## Dataset
********

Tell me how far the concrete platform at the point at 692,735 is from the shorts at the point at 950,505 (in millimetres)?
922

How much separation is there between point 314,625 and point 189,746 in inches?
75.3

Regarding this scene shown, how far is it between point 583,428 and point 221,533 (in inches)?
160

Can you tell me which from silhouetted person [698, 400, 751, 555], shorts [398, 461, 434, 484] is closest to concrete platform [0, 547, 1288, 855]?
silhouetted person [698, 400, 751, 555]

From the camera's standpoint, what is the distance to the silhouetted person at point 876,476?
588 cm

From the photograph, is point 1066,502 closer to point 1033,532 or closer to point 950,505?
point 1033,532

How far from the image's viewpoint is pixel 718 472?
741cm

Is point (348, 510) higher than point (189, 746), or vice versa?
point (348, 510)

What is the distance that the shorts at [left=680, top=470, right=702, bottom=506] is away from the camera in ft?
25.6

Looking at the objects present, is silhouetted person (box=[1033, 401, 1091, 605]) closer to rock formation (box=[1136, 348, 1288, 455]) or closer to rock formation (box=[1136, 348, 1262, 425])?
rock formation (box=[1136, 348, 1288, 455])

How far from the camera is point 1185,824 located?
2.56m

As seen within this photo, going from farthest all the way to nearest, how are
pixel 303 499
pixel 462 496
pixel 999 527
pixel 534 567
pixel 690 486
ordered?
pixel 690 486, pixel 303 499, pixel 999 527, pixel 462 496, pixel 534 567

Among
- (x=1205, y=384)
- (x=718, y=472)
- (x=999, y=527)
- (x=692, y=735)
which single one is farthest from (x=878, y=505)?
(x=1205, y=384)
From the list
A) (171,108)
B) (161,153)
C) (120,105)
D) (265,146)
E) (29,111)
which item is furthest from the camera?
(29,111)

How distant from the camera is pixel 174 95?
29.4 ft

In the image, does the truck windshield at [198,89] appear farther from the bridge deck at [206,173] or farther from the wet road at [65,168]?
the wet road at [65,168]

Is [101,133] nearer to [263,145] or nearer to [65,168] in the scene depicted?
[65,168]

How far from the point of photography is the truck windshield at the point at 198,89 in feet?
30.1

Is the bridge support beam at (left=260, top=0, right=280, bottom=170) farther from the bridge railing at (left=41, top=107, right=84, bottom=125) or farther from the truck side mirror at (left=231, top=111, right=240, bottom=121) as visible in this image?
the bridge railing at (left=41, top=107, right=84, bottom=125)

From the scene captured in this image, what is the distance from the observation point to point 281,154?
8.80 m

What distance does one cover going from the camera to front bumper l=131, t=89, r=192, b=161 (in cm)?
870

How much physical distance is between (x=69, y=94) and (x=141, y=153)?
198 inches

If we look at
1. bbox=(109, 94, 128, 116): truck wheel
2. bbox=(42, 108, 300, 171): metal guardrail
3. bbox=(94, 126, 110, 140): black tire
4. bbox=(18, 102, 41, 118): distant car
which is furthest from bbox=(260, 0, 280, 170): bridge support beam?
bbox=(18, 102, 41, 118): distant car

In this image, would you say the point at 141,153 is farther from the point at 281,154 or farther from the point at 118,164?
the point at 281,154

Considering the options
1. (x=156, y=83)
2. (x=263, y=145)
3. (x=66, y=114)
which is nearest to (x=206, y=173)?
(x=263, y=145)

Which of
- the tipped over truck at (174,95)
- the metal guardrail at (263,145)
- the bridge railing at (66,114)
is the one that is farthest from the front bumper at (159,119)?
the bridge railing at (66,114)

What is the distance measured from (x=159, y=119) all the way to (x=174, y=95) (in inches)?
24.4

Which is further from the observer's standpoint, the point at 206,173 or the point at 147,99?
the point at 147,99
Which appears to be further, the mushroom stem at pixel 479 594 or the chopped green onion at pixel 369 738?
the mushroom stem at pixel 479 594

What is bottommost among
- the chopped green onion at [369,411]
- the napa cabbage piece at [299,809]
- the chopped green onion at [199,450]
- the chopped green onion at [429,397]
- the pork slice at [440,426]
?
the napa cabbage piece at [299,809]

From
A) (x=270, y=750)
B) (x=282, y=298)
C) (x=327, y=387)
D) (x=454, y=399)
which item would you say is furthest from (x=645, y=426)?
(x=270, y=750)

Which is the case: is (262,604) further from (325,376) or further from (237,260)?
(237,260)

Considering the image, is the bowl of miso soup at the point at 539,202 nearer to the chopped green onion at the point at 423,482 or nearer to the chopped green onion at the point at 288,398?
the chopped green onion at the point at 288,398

********

## Requirement
Substitute "viewer" for every occurrence of "camera" throughout the records above, and reproduce them with all other text unchanged.

## Response
Tell me how far the concrete platform at the point at 692,735 is from the shorts at the point at 950,505 (in millimetres)?
922

How much separation is there between point 314,625 and point 189,746 in inches?
75.3

Regarding this scene shown, how far is it between point 583,428 and point 221,533 (in inches)?
160

Can you tell me which from silhouetted person [698, 400, 751, 555], shorts [398, 461, 434, 484] is closest to concrete platform [0, 547, 1288, 855]?
silhouetted person [698, 400, 751, 555]

From the viewer's standpoint, what is the distance to the silhouetted person at point 876,476?
588 cm

From the photograph, is point 1066,502 closer to point 1033,532 or closer to point 950,505?
point 1033,532

How far from the image's viewpoint is pixel 718 472?
741cm

Is point (348, 510) higher than point (189, 746), or vice versa?
point (348, 510)

What is the distance that the shorts at [left=680, top=470, right=702, bottom=506] is away from the viewer in ft?
25.6

Looking at the objects present, is silhouetted person (box=[1033, 401, 1091, 605]) closer to rock formation (box=[1136, 348, 1288, 455]) or closer to rock formation (box=[1136, 348, 1262, 425])?
rock formation (box=[1136, 348, 1288, 455])

How far from the viewer is point 1185,824 located?
2.56m

As seen within this photo, going from farthest all the way to nearest, how are
pixel 303 499
pixel 462 496
pixel 999 527
pixel 534 567
pixel 690 486
ordered?
pixel 690 486, pixel 303 499, pixel 999 527, pixel 462 496, pixel 534 567

Among
- (x=1205, y=384)
- (x=718, y=472)
- (x=999, y=527)
- (x=692, y=735)
which single one is farthest from (x=878, y=505)?
(x=1205, y=384)
From the list
A) (171,108)
B) (161,153)
C) (120,105)
D) (265,146)
E) (29,111)
which item is furthest from the viewer?
(29,111)

How distant from the viewer is pixel 174 95?
29.4 ft

In the image, does the truck windshield at [198,89] appear farther from the bridge deck at [206,173] or farther from the wet road at [65,168]?
the wet road at [65,168]

Is [101,133] nearer to [263,145] or nearer to [65,168] in the scene depicted?
[65,168]

How far from the point of photography is the truck windshield at the point at 198,89 in feet?
30.1

Is the bridge support beam at (left=260, top=0, right=280, bottom=170) farther from the bridge railing at (left=41, top=107, right=84, bottom=125) or farther from the truck side mirror at (left=231, top=111, right=240, bottom=121) as visible in this image?
the bridge railing at (left=41, top=107, right=84, bottom=125)

From the scene captured in this image, what is the distance from the observation point to point 281,154?
8.80 m

What distance does one cover going from the viewer to front bumper l=131, t=89, r=192, b=161 (in cm)?
870

How much physical distance is between (x=69, y=94) and (x=141, y=153)?
198 inches

If we look at
1. bbox=(109, 94, 128, 116): truck wheel
2. bbox=(42, 108, 300, 171): metal guardrail
3. bbox=(94, 126, 110, 140): black tire
4. bbox=(18, 102, 41, 118): distant car
which is furthest from bbox=(260, 0, 280, 170): bridge support beam?
bbox=(18, 102, 41, 118): distant car

In this image, would you say the point at 141,153 is farther from the point at 281,154 or farther from the point at 118,164?
the point at 281,154

Considering the options
1. (x=156, y=83)
2. (x=263, y=145)
3. (x=66, y=114)
which is nearest to (x=206, y=173)?
(x=263, y=145)

Which of
- the tipped over truck at (174,95)
- the metal guardrail at (263,145)
- the bridge railing at (66,114)
is the one that is farthest from the front bumper at (159,119)?
the bridge railing at (66,114)

What is the distance measured from (x=159, y=119) all the way to (x=174, y=95) (in inches)?
24.4

Which is further from the observer's standpoint, the point at 206,173 or the point at 147,99?
the point at 147,99
Which appears to be further, the mushroom stem at pixel 479 594 or the chopped green onion at pixel 369 738?
the mushroom stem at pixel 479 594

What is bottommost among
- the chopped green onion at [369,411]
- the napa cabbage piece at [299,809]
- the chopped green onion at [199,450]
- the chopped green onion at [429,397]
- the pork slice at [440,426]
?
the napa cabbage piece at [299,809]

From
A) (x=270, y=750)
B) (x=282, y=298)
C) (x=327, y=387)
D) (x=454, y=399)
which item would you say is furthest from (x=645, y=426)?
(x=270, y=750)

Which is the case: is (262,604) further from (325,376) or further from (237,260)?
(237,260)

Considering the image, is the bowl of miso soup at the point at 539,202 nearer to the chopped green onion at the point at 423,482 or nearer to the chopped green onion at the point at 288,398?
the chopped green onion at the point at 288,398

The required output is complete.